Ce qui est intéressant Saint James est non seulement le caractère distinctif de leur ici rhum, mais sa divergence par rapport à ce qui est presque considéré comme le sine qua non de rhum agricole – l'herbe, légèreté à base de plantes d'un distillat de jus de canne. Nulle part dans le premier nez que je perçois les herbes et l'herbe verte et que la lumière croustillance – plutôt, ce que je sens l'odeur est pulpeuses, doux, et épicé, presque, mais pas assez lourd avec des fruits. Il y a des prêches au sirop, ananas, anis lumière, yaourt non sucré, Marc de café, le miel et la vanille, et ensuite, aussi un peu de cannelle. Je pense que vous devez admettre, pour un 7 ans d'avoir tout ce qui est vraiment tout à fait remarquable.
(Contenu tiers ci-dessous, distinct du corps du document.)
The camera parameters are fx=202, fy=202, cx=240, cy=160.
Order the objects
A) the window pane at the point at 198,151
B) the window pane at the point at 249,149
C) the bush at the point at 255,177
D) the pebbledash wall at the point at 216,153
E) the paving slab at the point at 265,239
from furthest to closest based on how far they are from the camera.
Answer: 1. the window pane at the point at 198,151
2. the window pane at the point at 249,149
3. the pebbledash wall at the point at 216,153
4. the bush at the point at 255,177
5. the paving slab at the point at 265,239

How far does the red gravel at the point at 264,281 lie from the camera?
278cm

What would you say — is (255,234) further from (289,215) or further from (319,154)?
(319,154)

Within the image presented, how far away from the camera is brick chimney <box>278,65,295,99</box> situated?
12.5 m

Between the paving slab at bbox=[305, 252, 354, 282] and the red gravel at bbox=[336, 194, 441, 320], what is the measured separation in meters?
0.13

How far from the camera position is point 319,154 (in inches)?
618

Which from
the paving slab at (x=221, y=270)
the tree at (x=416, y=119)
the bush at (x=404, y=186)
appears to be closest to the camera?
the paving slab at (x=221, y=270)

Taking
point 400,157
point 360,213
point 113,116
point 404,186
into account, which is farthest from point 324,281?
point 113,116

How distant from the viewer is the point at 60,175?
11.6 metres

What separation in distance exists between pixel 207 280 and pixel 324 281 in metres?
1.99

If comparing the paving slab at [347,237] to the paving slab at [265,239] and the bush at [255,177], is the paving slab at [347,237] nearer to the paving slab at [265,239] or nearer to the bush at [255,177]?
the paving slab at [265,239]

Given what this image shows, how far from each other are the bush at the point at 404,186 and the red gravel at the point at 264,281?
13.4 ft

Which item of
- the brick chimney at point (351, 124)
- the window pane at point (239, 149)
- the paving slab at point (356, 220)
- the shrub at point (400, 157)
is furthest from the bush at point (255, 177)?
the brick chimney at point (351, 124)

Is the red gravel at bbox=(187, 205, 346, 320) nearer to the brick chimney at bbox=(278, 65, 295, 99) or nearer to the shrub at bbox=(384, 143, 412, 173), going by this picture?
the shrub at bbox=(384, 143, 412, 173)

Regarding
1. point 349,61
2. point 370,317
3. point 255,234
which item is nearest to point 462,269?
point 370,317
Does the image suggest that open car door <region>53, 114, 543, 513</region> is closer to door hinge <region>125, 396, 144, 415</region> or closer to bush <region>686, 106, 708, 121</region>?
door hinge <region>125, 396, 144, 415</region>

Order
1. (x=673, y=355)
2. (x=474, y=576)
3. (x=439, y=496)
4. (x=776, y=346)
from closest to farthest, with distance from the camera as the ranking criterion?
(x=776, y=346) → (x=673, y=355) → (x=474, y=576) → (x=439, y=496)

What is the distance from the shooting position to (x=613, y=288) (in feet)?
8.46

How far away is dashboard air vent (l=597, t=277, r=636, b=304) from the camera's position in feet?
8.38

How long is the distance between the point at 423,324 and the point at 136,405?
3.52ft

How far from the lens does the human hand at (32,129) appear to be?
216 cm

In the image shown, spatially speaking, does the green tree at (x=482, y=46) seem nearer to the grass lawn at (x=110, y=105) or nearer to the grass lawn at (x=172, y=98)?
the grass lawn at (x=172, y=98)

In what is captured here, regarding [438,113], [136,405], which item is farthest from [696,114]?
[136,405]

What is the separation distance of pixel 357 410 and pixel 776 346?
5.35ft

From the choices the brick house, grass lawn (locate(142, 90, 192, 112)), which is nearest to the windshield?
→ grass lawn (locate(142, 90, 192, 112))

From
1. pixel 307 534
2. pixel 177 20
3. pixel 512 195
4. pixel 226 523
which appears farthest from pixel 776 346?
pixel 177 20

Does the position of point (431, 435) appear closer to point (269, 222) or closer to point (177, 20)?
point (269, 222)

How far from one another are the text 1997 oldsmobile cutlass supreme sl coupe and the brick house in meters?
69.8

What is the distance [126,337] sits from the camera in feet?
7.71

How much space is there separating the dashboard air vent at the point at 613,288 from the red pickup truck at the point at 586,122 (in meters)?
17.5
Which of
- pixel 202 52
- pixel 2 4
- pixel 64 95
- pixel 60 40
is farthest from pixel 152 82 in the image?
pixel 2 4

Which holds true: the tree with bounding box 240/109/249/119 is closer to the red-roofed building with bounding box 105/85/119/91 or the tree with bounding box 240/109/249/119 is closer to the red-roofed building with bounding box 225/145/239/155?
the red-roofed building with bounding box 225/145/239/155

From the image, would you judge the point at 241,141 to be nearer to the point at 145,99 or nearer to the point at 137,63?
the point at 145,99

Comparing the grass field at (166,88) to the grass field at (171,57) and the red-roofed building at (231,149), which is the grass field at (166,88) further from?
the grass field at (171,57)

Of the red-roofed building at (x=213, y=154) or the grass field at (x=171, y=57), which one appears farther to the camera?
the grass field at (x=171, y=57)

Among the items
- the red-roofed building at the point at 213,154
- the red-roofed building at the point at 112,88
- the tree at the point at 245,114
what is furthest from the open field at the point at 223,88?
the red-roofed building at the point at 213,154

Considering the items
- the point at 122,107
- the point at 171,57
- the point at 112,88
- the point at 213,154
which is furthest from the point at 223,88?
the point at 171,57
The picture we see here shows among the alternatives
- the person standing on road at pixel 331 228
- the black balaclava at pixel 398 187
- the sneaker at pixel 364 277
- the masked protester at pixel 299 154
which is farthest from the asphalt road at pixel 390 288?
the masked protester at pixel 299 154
Ah, mais quand on les sirote, tout ce qui change, et les godillots disparaissent et il enfile une paire de pantoufles ballet. Il est incroyablement parfumé, pas tout à fait délicate – que ballerine n'avoir une livre ou deux – très ferme et robuste dans le profil de saveur. Juste sur la première gorgée, vous pourrez déguster des fleurs, poires, papaye, miel, vanille, raisins, raisin, tous ressaisit avec une note délicieuse lumière et salée. Il y a de belles notes d'agrumes, tease du chêne, le gingembre et la cannelle, et dans l'ensemble, il sirote aussi bien que il se mélange. La finition est bien gérée, bien contente de jouer en toute sécurité – les choses commencent à assagir ici, et il disparaît tranquillement sans piétiner sur vous – et certainement rien de nouveau ou d'origine se met en place; rhums se contente de suivre où le nez et le palais led – fruits, ananas, épices, gingembre, vanille – sans casser tout nouveau terrain.

Donc dans l'ensemble, un morceau vraiment dynamique de travail tropically ans, mérite beaucoup de ses applaudissements. je« Ai remarqué sur de nombreux médias sociaux un poster que les gens jettent autour des mots “rhum passerelle” et l'appliquer systématiquement aux best-sellers comme le oversweetened Zacapas ou partie des Demeraras traditionnels de LDD. Voici un rhum où le terme ne vraiment appliquer, et ce qui le rend si à propos est qu'il n'y a pas de déconner avec le 7 YO Vieux, pas de débaucher ou de flatterie avec des additifs ou la maturation ou la finition de fantaisie (ou ces ennuyeux vieux backstories confectionnés). Il est tout simplement un très bon milieu de gamme rhum, potable, mélangeables, souple, et sa grande qualité est peut-être qu'il vous donne envie d'aller à l'échelle pour les rhums plus âgés immédiatement, juste pour voir ce que la magie Mark Sassier a fait avec les. Maintenant voilà une passerelle qui est une bonne affaire, et gagne complètement le titre.

(#704)(83/100)


Autres notes

  • Le Fat Pirate Rum a noté le manque impair de Agricole- ness sur le nez aussi bien, dans son 2018 4.5 examen étoiles.
  • Il est tout à fait hors de propos, mais Luca Gargano a commencé son travail de carrière de rhum Saint James comme ambassadeur de la marque dans les années 1970, avant d'acheter Velier.